L’Europa nel 2020: smottamenti geopolitici

La breve analisi proposta in questo articolo ha l’obiettivo di fornire una rapida e non esaustiva panoramica sul ruolo europeo nel resto del mondo nel corso degli ultimi secoli. È fondamentale, infatti, comprendere l’evoluzione interna ed esterna della politica nel continente europeo per rispondere alle domande che proiettano tale sistema di stati nel futuro. Le sfide a cui sta rispondendo l’Europa in questo momento storico sono tutt'altro che facili e sono ben correlate con il passato. Con questo cercheremo di far emergere che le soluzioni ci sono, ma richiedono un intervento ben più che comunitario e forse nemmeno così democratico.

▶ **MATERIALE FORNITO**
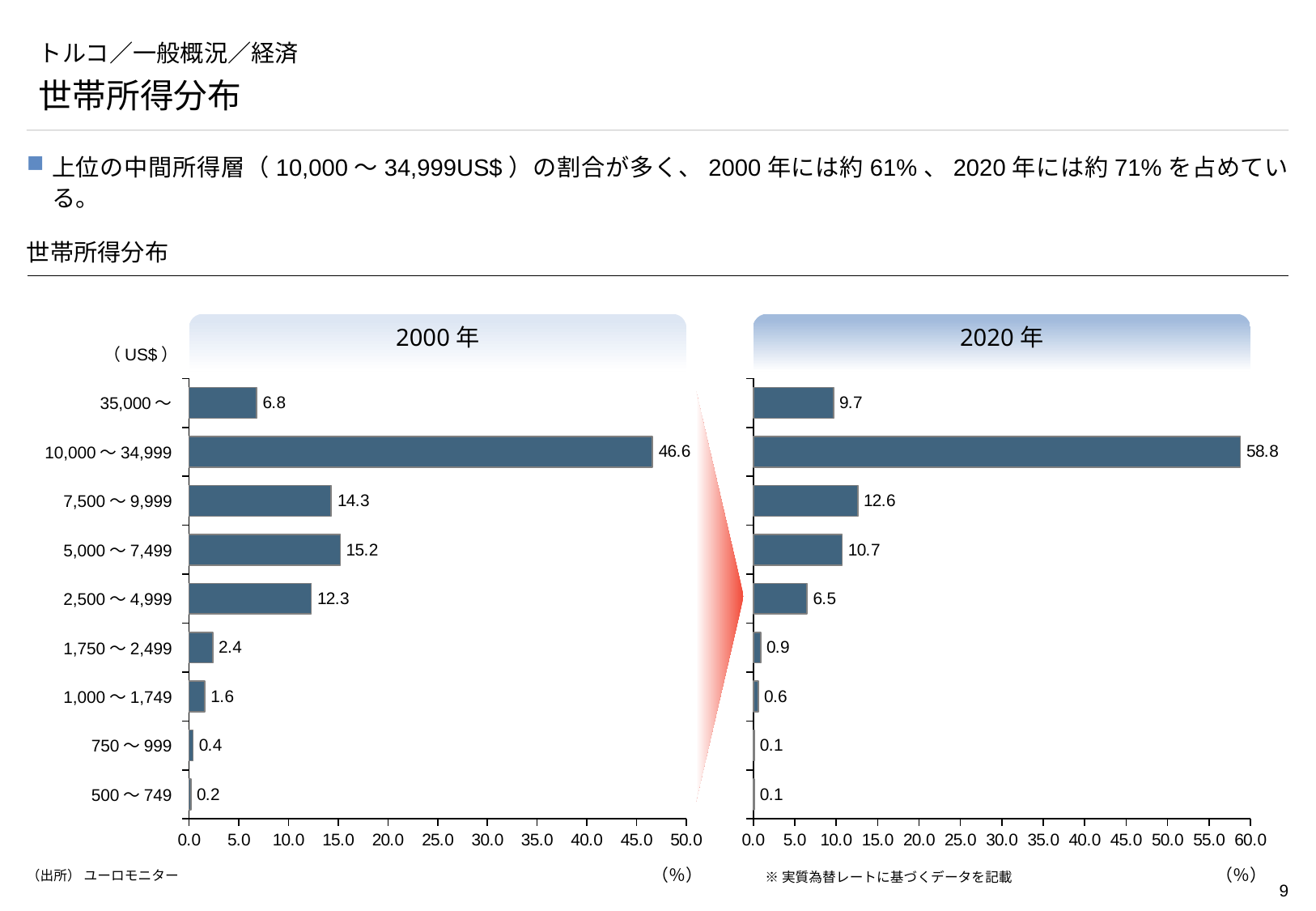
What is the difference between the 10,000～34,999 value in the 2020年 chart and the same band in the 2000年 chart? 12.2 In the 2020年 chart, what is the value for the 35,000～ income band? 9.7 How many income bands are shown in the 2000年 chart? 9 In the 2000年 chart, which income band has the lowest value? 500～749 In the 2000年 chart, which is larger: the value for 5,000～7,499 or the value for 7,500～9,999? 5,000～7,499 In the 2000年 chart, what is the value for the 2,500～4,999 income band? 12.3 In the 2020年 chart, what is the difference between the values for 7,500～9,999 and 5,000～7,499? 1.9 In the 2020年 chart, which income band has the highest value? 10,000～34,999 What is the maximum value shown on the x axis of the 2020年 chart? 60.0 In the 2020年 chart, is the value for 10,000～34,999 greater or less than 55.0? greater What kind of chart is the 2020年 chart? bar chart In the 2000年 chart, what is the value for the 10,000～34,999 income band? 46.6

▶ **DETTAGLI DEL PROBLEMA**
Nel brano sull'Europa, riporta il tratto da "L’Europa nel 2020: smottamenti" fino a "nemmeno così democratico." cambiando "sfide" con "prove".

▶ **RISPOSTA**
L’Europa nel 2020: smottamenti geopolitici

La breve analisi proposta in questo articolo ha l’obiettivo di fornire una rapida e non esaustiva panoramica sul ruolo europeo nel resto del mondo nel corso degli ultimi secoli. È fondamentale, infatti, comprendere l’evoluzione interna ed esterna della politica nel continente europeo per rispondere alle domande che proiettano tale sistema di stati nel futuro. Le prove a cui sta rispondendo l’Europa in questo momento storico sono tutt'altro che facili e sono ben correlate con il passato. Con questo cercheremo di far emergere che le soluzioni ci sono, ma richiedono un intervento ben più che comunitario e forse nemmeno così democratico.